From: ELNA <firstname.lastname@example.org>
128 N. Lafayette St
Macomb IL 61455
fax= (309) 833 2346
Jen letero al la redaktoro kiu aperis 94.09.18
WHO REALLY NEEDS ESPERANTO TODAY?
Who needs Esperanto?
Even after studying that question for over a week, I still cannot think
of a single soul, except for the pedantic elite, who needs to study an
artificial language. It seems the main excuse for the existence of Esperanto
is to be able to write or translate other written material so that other
afficionados of Esperanto can read it.
What good would it do to teach anyone Esperanto as a second language- if
they cannot read and write and understand their native language?

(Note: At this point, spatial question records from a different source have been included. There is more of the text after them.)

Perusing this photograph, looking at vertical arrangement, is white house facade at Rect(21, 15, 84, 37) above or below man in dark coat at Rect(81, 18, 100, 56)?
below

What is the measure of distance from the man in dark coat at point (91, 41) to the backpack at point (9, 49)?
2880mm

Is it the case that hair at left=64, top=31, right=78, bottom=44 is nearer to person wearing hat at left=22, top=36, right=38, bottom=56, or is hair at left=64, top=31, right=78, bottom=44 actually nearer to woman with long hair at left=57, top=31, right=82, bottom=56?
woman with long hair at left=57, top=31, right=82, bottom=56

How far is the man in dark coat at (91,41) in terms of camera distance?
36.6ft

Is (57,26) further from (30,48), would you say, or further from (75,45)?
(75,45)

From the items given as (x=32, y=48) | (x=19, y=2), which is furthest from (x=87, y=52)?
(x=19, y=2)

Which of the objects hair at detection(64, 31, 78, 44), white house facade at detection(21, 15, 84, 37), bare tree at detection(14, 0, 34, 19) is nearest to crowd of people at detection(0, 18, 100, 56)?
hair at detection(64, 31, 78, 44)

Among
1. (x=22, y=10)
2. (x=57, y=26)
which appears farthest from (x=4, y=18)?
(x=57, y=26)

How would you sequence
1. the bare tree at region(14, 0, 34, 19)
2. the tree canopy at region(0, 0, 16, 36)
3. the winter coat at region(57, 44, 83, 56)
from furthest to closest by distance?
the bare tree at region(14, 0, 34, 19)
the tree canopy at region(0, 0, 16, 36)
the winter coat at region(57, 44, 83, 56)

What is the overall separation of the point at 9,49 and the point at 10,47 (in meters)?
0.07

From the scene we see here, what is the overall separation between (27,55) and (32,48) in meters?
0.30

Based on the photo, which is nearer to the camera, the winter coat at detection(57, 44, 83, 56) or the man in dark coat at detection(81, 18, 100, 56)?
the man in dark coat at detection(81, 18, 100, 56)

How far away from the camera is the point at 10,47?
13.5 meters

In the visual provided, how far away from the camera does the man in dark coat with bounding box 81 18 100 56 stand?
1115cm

It is like
talking baby talk to a baby learning its first words. The poor child does not
know what words to use, and often will have trouble for years trying to talk
and understand properly.
I have one question about the subject. Is it possible to directly
translate an engineer’s handbook- all ten to 20 pounds of it- into Esperanto
and have it mean exactly the same as it does in English? Or German?
This is one of the sticking points of international cooperation and
trade- the descriptive terms used by each country to describe an object. It
is a serious problem now, so serious that it is easier to teach the engineers
to be adept in the particular language necessary than it is to even try to
translate the necessary descriptive phrases into another language.
How does a person try to describe a widget to a person from Arabia?
Africa? How do you translate widget into Esperanto? Widgeto? Wigeto?